Bavarian consortium for research on the pandemic disease COVID-19 (FOR-COVID)

The association

At the beginning of January 2020, a number of patients with pneumonia of unknown aetiology was reported in Wuhan, Hubei Province, China. The outbreak was associated with a seafood market in Wuhan, where a novel coronavirus was identified as  the etiological agent.  Several independent research groups identified this novel virus as a member of the zoonotic coronavirus family with highly identical genome as a bat coronavirus, pointing to the bat as the natural host. The genomic sequences of the novel virus are almost identical and share about 80% sequence identity to a virus that emerged 17 years ago causing a „Severe Acute Respiratory Syndrome“ called SARS-CoV. As a result, the novel identified virus has been classified as SARS-CoV-2. While the virus is likely originating from zoonotic coronaviruses, it adapted perfectly to humans and spreads rapidly.

For a long time Coronviruses are known to cause mild respiratory diseases in humans.
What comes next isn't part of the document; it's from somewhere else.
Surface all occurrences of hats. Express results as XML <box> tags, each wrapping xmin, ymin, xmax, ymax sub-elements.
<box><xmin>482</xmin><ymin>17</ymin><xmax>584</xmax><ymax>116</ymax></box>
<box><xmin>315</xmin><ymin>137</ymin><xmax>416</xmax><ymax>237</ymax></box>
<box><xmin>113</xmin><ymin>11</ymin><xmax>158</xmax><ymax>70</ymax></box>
In the last two decades two coronoviruses have been identified, the SARS-CoV  in 2002 and the MERS-CoV in 2009. Both viruses caused severe life threatening illness of the lower respiratory tract..

The currently spreading SARS-CoV-2 virus causes a disease, which is called coronavirus disease-19 (COVID-19) and shows a wide range of symptoms, ranging from asymptomatic/mild symptoms to flue-like symptoms and further to severe illness with progressive respiratory insufficiency requiring mechanical ventilation which can even trigger a multiple organ dysfunction syndrome.

Within a few months of the first report, SARS-CoV-2 had spread worldwide, reaching a pandemic level. COVID-19 has triggered enormous human casualties and serious economic loss posing global threat and a crucial test for the international solidarity of the world.


Quelle: Sequences are available at Fig: Dr. Maximilian Muenchhoff, Max von Pettenkofer-Institut, Ludwig-Maximilians-Universität München (LMU). For enlargment of the figure please click here.

Also in Germany and Bavaria society, politics and science are facing completely new challenges in the SARS-CoV-2 pandemic. As a result and in an effort to face the pandemic and its major scientific questions, Bavarian universities and research institutes joined forces in the Bavarian research consortium ‘FOR-COVID’. The research partners in FOR-COVID, which include international renowned scientists, will combine their expertise in virological diagnostics, the development of vaccines and the evaluation of virus specific immunity. In addition FOR-COVID will focus on the virus –cell interactions and the research in pathogenesis and therapy.

The mission of FOR-COVID is to contribute to the continuous international scientific efforts to combat COVID-19 and the pandemic. On the national level FOR-COVID will closely interact and join forces with the project groups of a Saxonian research network.